It's not a surprise that Warren Buffett, who many consider to be the greatest investor ever, is watched closely by most stock market participants. Investors comb over Berkshire Hathaway's (NYSE: BRK.A) (NYSE: BRK.B) quarterly 13-F filings to see what changes were made to the portfolio. The hope is to find a new winning stock idea. 

As of Dec. 31, 2022, the portfolio of Buffett's conglomerate is concentrated at the top in five well-known names: Apple, Bank of America, Chevron, Coca-Cola, and American Express. These get a lot of the attention. But the one company I have my eye on only constituted 0.4% of the portfolio at the end of last year. 

To be clear, Buffett's Berkshire Hathaway owns a lot of stocks, but here's why I'm most excited about Mastercard (MA 0.07%).  

Mastercard operates a first-class business model 

Many financial services businesses are dealing with a new reality that's far removed from what they've experienced for most of the past decade. These days, higher interest rates are normal, and many banks will see higher defaults and tighter borrowing standards. Mastercard is immune to all of this. Since it doesn't lend money, it isn't exposed to credit risk or interest rate risk. This is advantageous, as Mastercard isn't as cyclical as traditional banks.  

I've written before about the specifics of Mastercard's business model. But what I want to reiterate is that this is really just a communications platform that connects the various parties of a transaction, collecting a fee every time one of its cards is swiped. This lucrative operating model leads to incredibly high net income margins, which have averaged 40% over the past 10 years. 

Even more exciting for shareholders, this business is a natural hedge against the high inflation we've been seeing for nearly two years now. If customers have to pay more for basic items like food or gas, or even for discretionary purchases like a new pair of shoes or home furnishings, and if they use their Mastercard, the company will benefit by generating greater fees. 

2022 was a solid year for the company. Mastercard's net revenue of $22.2 billion and diluted earnings per share (EPS) of $10.22 were up 17.8% and 16.7%, respectively, year over year. And more recently, as travel demand remains quite strong, Mastercard's cross-border volume fees jumped 30% in the fourth quarter, momentum that carried over through the month of January. 

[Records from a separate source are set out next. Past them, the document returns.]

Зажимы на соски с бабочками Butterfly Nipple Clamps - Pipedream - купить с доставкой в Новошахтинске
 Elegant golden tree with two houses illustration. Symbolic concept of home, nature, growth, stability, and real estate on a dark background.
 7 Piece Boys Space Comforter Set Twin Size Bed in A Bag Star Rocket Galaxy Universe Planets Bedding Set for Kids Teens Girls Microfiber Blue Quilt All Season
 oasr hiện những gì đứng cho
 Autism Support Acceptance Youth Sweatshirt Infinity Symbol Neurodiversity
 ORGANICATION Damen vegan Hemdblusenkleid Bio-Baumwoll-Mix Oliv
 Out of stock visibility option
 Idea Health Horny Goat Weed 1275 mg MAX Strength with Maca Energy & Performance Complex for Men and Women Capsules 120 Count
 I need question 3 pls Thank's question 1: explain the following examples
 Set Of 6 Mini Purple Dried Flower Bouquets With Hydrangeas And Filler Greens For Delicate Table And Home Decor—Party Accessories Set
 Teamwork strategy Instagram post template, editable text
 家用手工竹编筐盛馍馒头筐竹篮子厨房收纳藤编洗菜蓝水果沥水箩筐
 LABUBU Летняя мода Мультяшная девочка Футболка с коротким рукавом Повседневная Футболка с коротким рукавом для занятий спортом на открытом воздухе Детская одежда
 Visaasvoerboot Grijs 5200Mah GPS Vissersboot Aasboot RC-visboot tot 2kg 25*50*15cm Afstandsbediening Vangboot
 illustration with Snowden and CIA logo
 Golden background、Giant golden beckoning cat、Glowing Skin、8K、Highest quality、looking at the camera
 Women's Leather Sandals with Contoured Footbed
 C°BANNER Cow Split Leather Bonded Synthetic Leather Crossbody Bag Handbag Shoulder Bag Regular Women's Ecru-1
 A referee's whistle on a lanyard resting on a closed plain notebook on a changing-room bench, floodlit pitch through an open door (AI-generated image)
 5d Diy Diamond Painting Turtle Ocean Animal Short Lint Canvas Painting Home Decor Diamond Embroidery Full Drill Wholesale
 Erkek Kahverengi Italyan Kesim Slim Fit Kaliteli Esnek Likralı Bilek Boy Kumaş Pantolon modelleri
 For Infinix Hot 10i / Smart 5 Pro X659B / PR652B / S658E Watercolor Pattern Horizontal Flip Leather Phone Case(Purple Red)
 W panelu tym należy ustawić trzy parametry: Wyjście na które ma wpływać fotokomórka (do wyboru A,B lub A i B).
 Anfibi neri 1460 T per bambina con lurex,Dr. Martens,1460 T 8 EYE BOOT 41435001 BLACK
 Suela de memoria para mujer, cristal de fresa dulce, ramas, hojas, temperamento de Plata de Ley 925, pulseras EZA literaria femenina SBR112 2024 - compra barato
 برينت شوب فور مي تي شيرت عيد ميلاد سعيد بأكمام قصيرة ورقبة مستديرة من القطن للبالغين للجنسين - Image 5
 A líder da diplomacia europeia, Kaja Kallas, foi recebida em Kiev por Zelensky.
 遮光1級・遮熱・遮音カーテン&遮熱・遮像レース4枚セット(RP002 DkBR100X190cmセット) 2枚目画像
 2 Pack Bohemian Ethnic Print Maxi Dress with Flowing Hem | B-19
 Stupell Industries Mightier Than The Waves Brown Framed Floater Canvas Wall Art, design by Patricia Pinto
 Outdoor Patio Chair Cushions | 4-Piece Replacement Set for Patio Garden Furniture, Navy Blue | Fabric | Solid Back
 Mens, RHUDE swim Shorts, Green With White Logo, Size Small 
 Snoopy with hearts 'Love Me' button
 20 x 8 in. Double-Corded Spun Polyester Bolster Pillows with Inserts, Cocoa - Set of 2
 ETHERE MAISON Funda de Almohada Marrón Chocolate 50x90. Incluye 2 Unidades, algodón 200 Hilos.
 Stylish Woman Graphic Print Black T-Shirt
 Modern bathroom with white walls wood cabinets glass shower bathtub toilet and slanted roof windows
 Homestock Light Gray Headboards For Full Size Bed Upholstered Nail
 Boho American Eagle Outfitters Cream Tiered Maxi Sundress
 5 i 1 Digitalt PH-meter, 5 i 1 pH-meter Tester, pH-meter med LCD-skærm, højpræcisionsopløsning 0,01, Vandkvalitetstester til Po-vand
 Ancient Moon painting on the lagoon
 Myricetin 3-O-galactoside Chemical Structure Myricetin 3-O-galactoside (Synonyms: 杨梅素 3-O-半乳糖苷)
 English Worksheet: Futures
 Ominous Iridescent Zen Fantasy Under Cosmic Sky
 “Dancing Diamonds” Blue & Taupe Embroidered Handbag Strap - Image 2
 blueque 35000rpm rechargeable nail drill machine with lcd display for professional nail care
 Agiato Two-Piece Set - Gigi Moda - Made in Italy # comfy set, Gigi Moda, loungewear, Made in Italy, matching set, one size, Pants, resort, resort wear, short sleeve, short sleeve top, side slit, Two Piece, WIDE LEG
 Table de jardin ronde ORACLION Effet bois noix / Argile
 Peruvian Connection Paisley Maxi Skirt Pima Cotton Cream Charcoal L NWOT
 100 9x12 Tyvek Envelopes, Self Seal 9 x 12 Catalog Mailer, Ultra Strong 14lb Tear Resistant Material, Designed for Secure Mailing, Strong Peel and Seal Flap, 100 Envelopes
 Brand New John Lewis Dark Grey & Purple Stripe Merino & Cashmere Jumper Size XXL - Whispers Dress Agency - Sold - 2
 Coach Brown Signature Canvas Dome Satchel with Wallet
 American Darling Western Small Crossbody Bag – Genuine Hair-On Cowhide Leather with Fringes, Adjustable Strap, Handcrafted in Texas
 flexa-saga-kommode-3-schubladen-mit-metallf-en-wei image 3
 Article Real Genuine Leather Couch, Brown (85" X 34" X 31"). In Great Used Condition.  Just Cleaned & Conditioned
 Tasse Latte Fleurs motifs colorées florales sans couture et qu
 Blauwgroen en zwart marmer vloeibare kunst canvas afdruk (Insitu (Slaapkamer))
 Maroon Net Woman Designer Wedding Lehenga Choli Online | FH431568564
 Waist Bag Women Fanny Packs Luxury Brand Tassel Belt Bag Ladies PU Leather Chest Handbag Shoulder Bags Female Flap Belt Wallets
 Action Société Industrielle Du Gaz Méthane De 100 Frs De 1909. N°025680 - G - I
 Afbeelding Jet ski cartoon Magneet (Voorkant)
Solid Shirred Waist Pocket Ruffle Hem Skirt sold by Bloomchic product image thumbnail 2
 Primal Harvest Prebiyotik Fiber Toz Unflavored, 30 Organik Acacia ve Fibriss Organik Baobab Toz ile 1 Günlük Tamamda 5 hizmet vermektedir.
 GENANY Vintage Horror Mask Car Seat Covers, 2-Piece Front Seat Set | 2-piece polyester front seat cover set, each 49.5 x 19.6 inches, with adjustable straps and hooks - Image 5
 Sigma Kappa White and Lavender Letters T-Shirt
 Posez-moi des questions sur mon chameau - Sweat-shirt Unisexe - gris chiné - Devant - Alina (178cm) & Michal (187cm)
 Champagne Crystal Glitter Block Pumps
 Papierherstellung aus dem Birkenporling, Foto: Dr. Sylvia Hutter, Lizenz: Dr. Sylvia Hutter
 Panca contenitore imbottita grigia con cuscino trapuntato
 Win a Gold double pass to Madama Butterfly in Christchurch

Mastercard processed almost $8.2 trillion of gross dollar volume last year, and it has 3.1 billion cards outstanding, a massive number that shows the company's scale. As long as these figures go up over time -- and they should as the world transitions away from cash-based transactions -- the business will continue thriving thanks to its toll-booth characteristics. 

Mastercard's valuation might be justified 

Over the past five years, Mastercard shares have climbed 108% (as of April 13). This performance trumps the broader market indices by sizable margins. However, this impressive gain has resulted in the stock trading at a price-to-earnings (P/E) ratio of 36. This valuation might be cheaper than the stock's trailing five-year average P/E multiple, but it is meaningfully more expensive than Mastercard's chief rival, Visa, which trades at a P/E of 32. 

Mastercard's premium relative valuation might be justified, though. Consider that over the past decade, the business has registered faster average annual revenue growth than Visa. And thanks to Mastercard's smaller size, it simply has a bigger expansionary runway to gain market share.

Looking ahead, Wall Street consensus analyst estimates call for the company's revenue to increase at a compound annual rate of 12.2% between 2022 and 2027, with diluted EPS rising at a 15.7% annualized clip. Visa is expected to see outstanding growth as well -- just not at the level of Mastercard on either the top or the bottom lines. 

Through Berkshire Hathaway, Warren Buffett certainly owns a lot of stocks. But in my opinion, it's hard to be excited about any of them more than Mastercard.